**Source text:**
◇ ◇ ◇ ◇ ◇ ◇ ◇

Circulatory Systems and Exchange with the Environment

Overview of Exchange in Animals

Animals must exchange nutrients, gases, and wastes with their environment. In unicellular organisms, this exchange occurs directly across the plasma membrane by diffusion. However, in most multicellular organisms, direct exchange between every cell and the environment is not possible due to the limitations of diffusion over long distances. To overcome this, animals have evolved adaptations that ensure efficient exchange for all cells.

• Diffusion Limitation: The time for diffusion increases with the square of the distance, making it inefficient for large or thick-bodied organisms.

• Adaptations: Two main adaptations exist: (1) simple body plans that place most cells in direct contact with the environment, and (2) circulatory systems that transport fluids between exchange surfaces and body cells.

Gastrovascular Cavities

Simple Body Plans and Direct Exchange

Some animals, such as cnidarians and flatworms, have body shapes that allow many cells to be in direct contact with the environment. These animals use a central gastrovascular cavity for both digestion and distribution of substances throughout the body.

• Gastrovascular Cavity: A central cavity with a single opening that functions in both digestion and distribution of nutrients.

◇ ◇ ◇ ◇ ◇ ◇ ◇

**Provided information:**
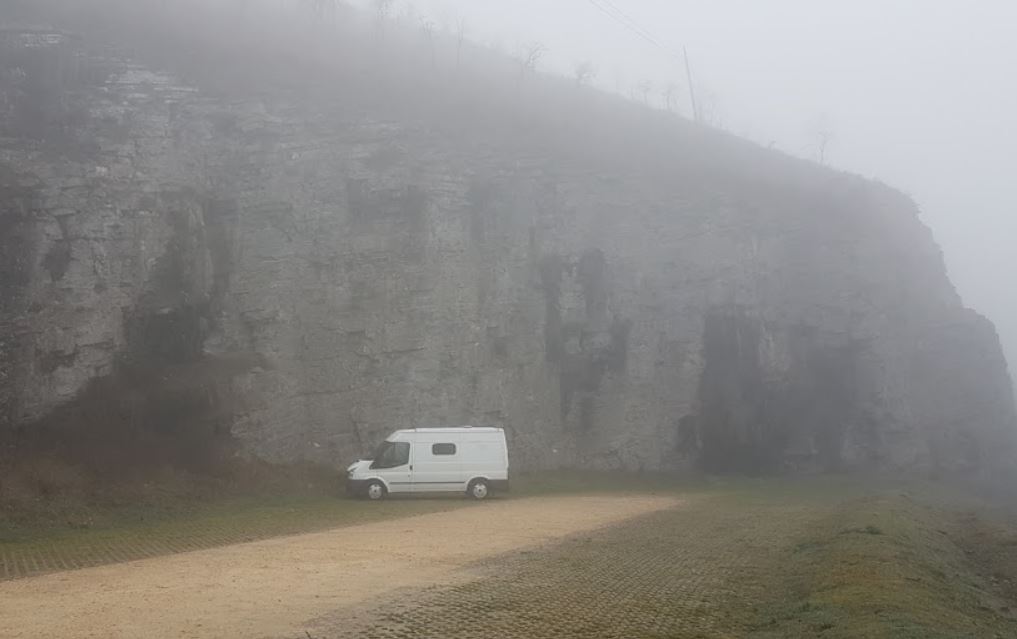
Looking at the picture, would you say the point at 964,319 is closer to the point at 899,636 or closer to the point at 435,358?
the point at 435,358

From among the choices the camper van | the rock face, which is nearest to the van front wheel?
the camper van

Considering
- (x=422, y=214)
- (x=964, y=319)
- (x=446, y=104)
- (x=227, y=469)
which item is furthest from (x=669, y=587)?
(x=964, y=319)

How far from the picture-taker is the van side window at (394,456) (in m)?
27.7

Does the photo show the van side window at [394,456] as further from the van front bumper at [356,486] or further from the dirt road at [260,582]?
the dirt road at [260,582]

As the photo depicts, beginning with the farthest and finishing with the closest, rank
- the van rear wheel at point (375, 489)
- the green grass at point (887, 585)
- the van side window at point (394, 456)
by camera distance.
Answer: the van side window at point (394, 456) → the van rear wheel at point (375, 489) → the green grass at point (887, 585)

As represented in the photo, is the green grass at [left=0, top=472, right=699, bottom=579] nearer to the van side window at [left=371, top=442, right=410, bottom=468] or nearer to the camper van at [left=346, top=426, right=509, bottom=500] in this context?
the camper van at [left=346, top=426, right=509, bottom=500]

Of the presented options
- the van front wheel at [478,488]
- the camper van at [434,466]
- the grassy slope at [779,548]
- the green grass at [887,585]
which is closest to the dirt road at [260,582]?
the grassy slope at [779,548]

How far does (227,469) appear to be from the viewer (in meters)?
29.3

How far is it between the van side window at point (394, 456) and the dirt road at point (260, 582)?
19.4ft

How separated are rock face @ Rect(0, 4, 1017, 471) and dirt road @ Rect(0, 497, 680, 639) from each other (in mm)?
13207

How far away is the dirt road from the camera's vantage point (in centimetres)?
1054

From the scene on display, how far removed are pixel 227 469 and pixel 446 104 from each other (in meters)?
19.8

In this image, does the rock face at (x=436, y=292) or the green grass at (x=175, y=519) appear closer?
the green grass at (x=175, y=519)

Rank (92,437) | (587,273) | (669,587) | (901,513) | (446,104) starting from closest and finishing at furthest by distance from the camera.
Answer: (669,587)
(901,513)
(92,437)
(587,273)
(446,104)
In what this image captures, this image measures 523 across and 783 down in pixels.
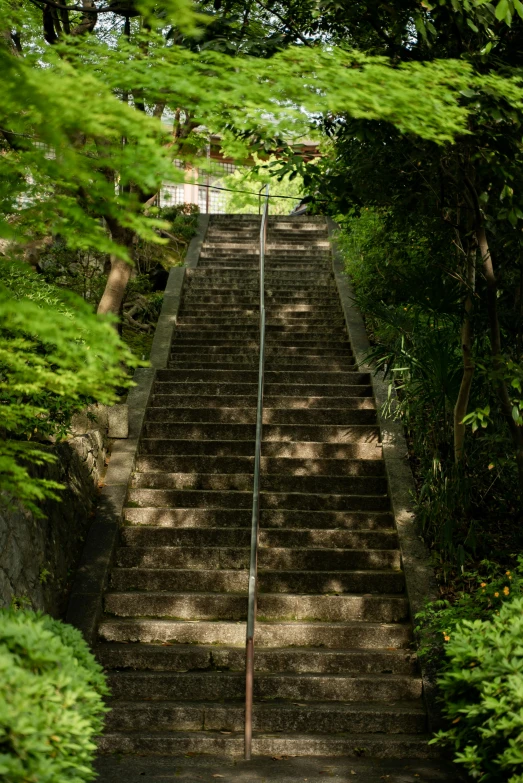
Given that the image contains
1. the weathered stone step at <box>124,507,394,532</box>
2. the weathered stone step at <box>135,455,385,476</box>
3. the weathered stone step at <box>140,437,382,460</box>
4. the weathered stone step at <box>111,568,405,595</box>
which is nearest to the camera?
the weathered stone step at <box>111,568,405,595</box>

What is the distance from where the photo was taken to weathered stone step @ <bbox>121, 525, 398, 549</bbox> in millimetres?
6504

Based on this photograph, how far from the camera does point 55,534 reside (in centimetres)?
579

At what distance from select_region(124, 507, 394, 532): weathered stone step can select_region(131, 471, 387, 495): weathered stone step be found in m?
0.38

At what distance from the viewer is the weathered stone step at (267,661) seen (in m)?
5.44

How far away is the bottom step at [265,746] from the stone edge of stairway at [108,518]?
916mm

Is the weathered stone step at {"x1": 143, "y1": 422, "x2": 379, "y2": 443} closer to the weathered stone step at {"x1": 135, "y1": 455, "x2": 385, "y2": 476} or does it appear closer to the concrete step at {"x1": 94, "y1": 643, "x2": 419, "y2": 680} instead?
the weathered stone step at {"x1": 135, "y1": 455, "x2": 385, "y2": 476}

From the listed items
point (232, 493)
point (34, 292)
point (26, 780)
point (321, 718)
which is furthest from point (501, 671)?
point (34, 292)

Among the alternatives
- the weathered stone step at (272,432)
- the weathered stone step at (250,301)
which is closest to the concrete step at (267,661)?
the weathered stone step at (272,432)

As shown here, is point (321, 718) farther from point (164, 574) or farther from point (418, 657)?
point (164, 574)

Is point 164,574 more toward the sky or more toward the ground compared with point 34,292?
more toward the ground

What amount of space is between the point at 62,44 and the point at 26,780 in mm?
3184

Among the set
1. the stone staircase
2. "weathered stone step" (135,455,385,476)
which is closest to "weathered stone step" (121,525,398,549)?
the stone staircase

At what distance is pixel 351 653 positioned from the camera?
5.49m

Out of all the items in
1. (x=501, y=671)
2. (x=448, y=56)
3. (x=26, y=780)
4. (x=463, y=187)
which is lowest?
(x=501, y=671)
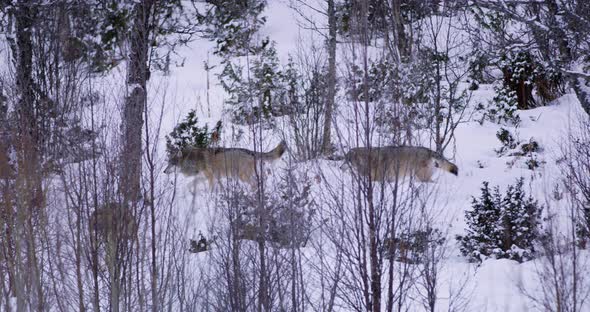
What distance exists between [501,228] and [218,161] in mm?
4062

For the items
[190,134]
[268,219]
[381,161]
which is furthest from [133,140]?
[190,134]

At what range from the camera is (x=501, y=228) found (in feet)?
33.3

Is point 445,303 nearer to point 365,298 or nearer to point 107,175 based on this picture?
point 365,298

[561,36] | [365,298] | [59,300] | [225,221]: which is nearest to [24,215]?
[59,300]

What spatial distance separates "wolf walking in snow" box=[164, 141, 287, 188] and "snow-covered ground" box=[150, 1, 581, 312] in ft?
0.66

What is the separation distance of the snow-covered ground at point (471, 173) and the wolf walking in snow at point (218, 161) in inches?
7.9

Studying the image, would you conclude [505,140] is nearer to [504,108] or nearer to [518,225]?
[504,108]

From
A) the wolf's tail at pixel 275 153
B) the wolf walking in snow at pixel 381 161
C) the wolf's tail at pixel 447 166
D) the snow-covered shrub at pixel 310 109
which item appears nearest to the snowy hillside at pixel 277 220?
the wolf walking in snow at pixel 381 161

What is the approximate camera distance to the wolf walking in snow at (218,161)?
9.69 metres

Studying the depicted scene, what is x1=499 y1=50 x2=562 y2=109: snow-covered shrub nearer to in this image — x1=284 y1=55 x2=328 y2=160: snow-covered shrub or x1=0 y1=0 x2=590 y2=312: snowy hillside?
x1=284 y1=55 x2=328 y2=160: snow-covered shrub

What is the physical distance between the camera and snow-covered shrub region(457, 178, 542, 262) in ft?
32.5

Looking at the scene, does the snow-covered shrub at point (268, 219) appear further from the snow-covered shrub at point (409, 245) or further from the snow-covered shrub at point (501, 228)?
the snow-covered shrub at point (501, 228)

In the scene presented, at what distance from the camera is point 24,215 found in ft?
28.9

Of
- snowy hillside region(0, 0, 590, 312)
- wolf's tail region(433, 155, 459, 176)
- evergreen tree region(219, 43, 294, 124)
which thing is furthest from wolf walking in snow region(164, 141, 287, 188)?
evergreen tree region(219, 43, 294, 124)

◇ ◇ ◇ ◇ ◇ ◇ ◇

**Exercises:**
- 1) Using the text on circulatory systems, answer each question:
(a) In unicellular organisms, how does exchange with the environment occur?
(b) How does the time for diffusion change with distance?
(c) How many openings does a gastrovascular cavity have?
- 2) Could you write out the stretch of the circulatory systems text from "Overview of Exchange" through "and body cells.", replacing "environment" with "surroundings"?

**Outputs by task:**
- 1)
(a) Directly across the plasma membrane by diffusion.
(b) It increases with the square of the distance.
(c) A single opening.

- 2)
Overview of Exchange in Animals

Animals must exchange nutrients, gases, and wastes with their surroundings. In unicellular organisms, this exchange occurs directly across the plasma membrane by diffusion. However, in most multicellular organisms, direct exchange between every cell and the surroundings is not possible due to the limitations of diffusion over long distances. To overcome this, animals have evolved adaptations that ensure efficient exchange for all cells.

• Diffusion Limitation: The time for diffusion increases with the square of the distance, making it inefficient for large or thick-bodied organisms.

• Adaptations: Two main adaptations exist: (1) simple body plans that place most cells in direct contact with the surroundings, and (2) circulatory systems that transport fluids between exchange surfaces and body cells.